Esta carta foi assinada pelos seis bastonários dos últimos anos da Ordem dos Médicos. Como bastonários temos obrigação de defender o código deontológico e, como tal, não somos a favor da despenalização da eutanásia”, afirmou o bastonário da Ordem dos Médicos, Miguel Guimarães.

Além de Miguel Guimarães, assinam a declaração José Manuel Silva, Pedro Nunes, Germano de Sousa, Carlos Ribeiro e Gentil Martins.

De acordo com Miguel Guimarães “esta é uma altura” em que importa ao Presidente da República “conhecer a posição das pessoas que lideraram a Ordem dos Médicos nos últimos anos”.

A discussão da despenalização da eutanásia está agendada para dia 29 de maio, na Assembleia da República, e o bastonário considera que o “debate é curto”, uma vez que “pouco se falou do assunto nos últimos anos”.

“Os portugueses têm de ter consciência daquilo que a Assembleia da República está na iminência de aprovar. Embora o parlamento tenha legitimidade para decidir, a verdade é que, à exceção do PAN, nenhum partido discutiu este tema na altura das eleições”, disse.

Segundo o bastonário, esta declaração espelha uma “reflexão” dos médicos que, “melhor do que qualquer cidadão, conhecem as práticas”.

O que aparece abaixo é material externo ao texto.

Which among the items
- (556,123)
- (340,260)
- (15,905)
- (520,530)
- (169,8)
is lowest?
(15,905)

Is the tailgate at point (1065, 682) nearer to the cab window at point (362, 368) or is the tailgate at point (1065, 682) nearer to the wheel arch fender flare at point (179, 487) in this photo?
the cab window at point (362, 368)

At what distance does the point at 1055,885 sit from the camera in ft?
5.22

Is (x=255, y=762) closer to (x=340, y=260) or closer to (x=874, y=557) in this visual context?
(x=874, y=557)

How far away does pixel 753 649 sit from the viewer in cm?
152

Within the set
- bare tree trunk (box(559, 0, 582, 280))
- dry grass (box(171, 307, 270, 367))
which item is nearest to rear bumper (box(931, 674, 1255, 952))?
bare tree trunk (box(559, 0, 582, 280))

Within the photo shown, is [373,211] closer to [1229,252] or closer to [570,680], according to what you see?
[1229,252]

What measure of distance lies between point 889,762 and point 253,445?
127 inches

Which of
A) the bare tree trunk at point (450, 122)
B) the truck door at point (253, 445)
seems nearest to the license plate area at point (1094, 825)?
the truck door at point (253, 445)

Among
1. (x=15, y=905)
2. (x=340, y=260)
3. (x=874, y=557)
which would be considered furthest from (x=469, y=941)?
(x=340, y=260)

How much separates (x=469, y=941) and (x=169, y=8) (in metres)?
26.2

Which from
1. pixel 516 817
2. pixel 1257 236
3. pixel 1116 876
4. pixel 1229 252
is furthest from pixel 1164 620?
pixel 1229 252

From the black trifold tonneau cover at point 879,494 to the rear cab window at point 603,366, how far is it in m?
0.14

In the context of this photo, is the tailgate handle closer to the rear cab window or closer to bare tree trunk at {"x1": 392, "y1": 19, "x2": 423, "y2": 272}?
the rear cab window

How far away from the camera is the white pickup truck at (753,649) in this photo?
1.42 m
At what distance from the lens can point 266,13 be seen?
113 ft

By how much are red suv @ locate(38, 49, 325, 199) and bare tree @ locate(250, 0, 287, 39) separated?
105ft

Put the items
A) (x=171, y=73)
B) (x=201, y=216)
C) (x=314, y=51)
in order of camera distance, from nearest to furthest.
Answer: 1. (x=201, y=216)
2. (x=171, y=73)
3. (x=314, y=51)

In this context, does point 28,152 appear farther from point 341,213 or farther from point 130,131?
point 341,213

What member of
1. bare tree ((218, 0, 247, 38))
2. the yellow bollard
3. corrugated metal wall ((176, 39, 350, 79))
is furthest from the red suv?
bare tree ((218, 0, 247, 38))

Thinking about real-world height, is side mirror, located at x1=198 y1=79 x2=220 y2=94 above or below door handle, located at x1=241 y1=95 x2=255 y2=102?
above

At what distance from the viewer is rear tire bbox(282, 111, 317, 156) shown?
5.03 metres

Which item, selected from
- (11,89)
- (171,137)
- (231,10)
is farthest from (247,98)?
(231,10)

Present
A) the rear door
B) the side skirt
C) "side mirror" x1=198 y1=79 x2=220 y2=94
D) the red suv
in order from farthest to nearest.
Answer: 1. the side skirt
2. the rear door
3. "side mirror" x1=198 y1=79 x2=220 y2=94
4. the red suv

A maior parte das pessoas não estão informadas, ainda não se sabe distinguir eutanásia de distanásia. É necessária mais informação, mais debate, melhor esclarecimento, para que as pessoas formem uma opinião e a transmitam aos partidos políticos”, concluiu o bastonário.

O Parlamento vai discutir quatro projetos de lei sobre a morte medicamente assistida ou a despenalização da eutanásia, projetos do PAN, Bloco de Esquerda, PS e Partido Ecologista Os Verdes.